┌──
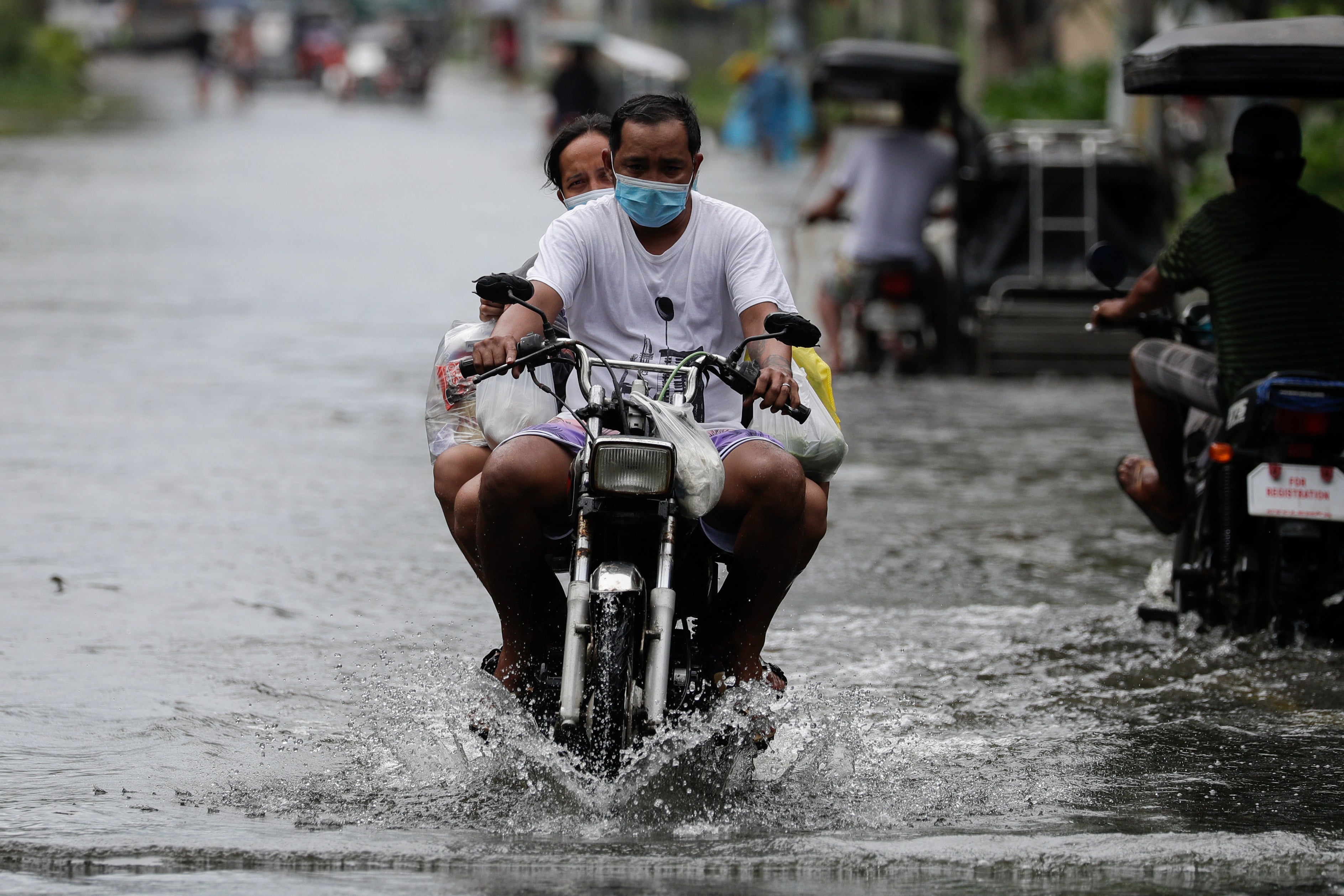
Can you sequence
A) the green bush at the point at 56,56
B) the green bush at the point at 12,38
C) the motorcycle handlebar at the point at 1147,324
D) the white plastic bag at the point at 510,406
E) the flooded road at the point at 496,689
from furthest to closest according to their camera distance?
└──
— TO DO —
Rewrite the rows above, replacing every "green bush" with "leafy shrub" and leaving all other wording unchanged. Leave the picture out of your answer.

— THE SOLUTION —
Can you sequence
A) the leafy shrub at the point at 56,56
B) the leafy shrub at the point at 12,38
C) the motorcycle handlebar at the point at 1147,324
D) the white plastic bag at the point at 510,406
E) the flooded road at the point at 496,689
from furthest to closest according to their camera distance?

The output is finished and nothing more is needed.